I rolled my eyes. “I needed the book of enchantments and it’s not in the library. I figured you’re hoarding it like you hoard everything else.”
“I’m a dragon,” he reminded me. “Dragons like to hoard.”
“Even dragons can learn to share.” Talisyn and Jaik had learned to share oh so very well.
“What’s the enchantment that you needed?” Branok demanded. He sat back on his heels grudgingly. As tall and muscular as he was, he seemed to embody a surprising amount of grace.
“I wanted to look for ways to uncover what the enchantments are that I’m carrying.” I said.

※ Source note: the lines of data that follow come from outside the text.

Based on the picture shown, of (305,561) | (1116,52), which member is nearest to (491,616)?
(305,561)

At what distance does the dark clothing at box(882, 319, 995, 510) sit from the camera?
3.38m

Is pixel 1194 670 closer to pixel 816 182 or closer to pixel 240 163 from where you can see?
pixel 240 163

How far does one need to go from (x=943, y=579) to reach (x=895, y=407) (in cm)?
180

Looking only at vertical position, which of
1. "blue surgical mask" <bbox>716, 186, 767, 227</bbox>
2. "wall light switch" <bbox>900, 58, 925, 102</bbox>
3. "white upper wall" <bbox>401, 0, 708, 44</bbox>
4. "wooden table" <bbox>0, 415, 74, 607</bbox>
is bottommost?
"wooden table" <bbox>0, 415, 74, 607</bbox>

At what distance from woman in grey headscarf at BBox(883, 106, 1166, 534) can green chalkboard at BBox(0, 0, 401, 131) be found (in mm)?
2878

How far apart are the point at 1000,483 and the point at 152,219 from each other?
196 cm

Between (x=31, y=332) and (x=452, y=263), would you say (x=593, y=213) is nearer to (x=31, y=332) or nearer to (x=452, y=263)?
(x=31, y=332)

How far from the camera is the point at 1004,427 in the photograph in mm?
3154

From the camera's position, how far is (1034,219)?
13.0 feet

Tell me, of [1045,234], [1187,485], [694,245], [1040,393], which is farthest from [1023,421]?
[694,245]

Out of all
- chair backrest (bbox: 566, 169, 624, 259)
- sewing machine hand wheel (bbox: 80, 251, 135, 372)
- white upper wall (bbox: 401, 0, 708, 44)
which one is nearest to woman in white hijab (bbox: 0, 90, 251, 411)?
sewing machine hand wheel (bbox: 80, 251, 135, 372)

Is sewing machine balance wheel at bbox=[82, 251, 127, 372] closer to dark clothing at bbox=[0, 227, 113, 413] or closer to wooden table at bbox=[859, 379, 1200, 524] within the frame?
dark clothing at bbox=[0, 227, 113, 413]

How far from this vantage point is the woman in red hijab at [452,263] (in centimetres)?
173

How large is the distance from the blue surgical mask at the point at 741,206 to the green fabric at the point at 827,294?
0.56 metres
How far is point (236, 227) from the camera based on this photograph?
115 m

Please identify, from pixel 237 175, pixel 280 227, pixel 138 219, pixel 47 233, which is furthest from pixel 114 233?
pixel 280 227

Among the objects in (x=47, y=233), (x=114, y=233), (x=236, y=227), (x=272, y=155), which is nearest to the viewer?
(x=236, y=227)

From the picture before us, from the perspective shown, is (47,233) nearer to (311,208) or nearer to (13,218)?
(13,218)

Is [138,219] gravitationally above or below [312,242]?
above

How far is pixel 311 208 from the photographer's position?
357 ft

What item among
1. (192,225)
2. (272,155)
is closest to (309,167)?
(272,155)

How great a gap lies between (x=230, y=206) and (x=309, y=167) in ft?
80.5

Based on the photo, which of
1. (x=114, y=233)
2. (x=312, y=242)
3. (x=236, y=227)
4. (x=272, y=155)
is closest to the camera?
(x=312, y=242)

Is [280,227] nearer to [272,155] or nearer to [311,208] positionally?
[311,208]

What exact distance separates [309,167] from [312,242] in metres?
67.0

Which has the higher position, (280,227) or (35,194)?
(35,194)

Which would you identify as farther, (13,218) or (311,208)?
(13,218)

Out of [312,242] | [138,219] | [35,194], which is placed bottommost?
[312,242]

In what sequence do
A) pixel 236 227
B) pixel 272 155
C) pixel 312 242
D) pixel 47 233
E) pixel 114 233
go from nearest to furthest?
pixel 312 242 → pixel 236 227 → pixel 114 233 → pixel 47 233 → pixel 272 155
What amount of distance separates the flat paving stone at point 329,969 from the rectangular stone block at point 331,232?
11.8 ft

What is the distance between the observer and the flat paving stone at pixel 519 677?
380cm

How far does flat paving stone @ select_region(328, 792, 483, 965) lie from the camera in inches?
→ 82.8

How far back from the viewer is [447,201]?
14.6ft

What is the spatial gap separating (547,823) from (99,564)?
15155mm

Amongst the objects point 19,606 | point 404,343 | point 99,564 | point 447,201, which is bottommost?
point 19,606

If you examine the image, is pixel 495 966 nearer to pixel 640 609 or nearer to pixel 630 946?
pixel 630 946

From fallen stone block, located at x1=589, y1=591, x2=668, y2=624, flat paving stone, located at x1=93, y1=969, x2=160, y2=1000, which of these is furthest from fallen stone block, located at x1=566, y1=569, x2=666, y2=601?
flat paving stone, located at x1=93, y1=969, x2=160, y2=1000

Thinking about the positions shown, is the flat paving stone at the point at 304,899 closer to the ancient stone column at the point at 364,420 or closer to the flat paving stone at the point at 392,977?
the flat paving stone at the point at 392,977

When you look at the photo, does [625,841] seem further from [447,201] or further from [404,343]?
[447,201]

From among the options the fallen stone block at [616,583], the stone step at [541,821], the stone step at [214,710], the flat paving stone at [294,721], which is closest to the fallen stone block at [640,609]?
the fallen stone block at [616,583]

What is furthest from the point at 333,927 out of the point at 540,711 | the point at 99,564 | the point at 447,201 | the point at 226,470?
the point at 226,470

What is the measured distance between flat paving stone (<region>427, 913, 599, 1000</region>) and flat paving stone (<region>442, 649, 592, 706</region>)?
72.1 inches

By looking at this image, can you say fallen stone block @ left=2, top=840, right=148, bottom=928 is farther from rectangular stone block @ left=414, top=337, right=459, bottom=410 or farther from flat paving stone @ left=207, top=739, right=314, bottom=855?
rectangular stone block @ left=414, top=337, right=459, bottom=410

His brows lifted. “Lynx and I tried to help, and weren’t successful.”
“I’m not giving up because we had one bad day,” I said. “I need to know what these enchantments are and who put them on my body.”
“Likely story,” he said.
“And I was looking for something else,” I admitted.
“Of course you were. What is it?”
“Truth potion,” I said.
He scoffed. “A truth potion? Those are possible to circumvent. If you think that I’m going to believe you, just because you use one, you’ve lost your mind.”
“Branok, I’m not wasting my time trying to convince you I’m a good person. You’ve made it clear. You’re not accepting any new evidence. Arguing with someone whose core personality trait is always being right? It’s pointless. I don’t know why people bother.”
“Let’s make your potion,” Branok said suddenly. “But what else were you hoping to find in my workshop? You’re not just trying to figure out the enchantments.”
“I need to understand them,” I said patiently. “It freaks me out, not knowing what’s happening to me.”
“That’s how you plan to circumvent the truth potion, isn’t it?” he demanded. “You have more than one goal. You tell me one and it’s the truth, but it’s not the whole truth.”
“You seem like quite the expert on how to tell lies.”
“Well, I am a spy master. Lies are my life.”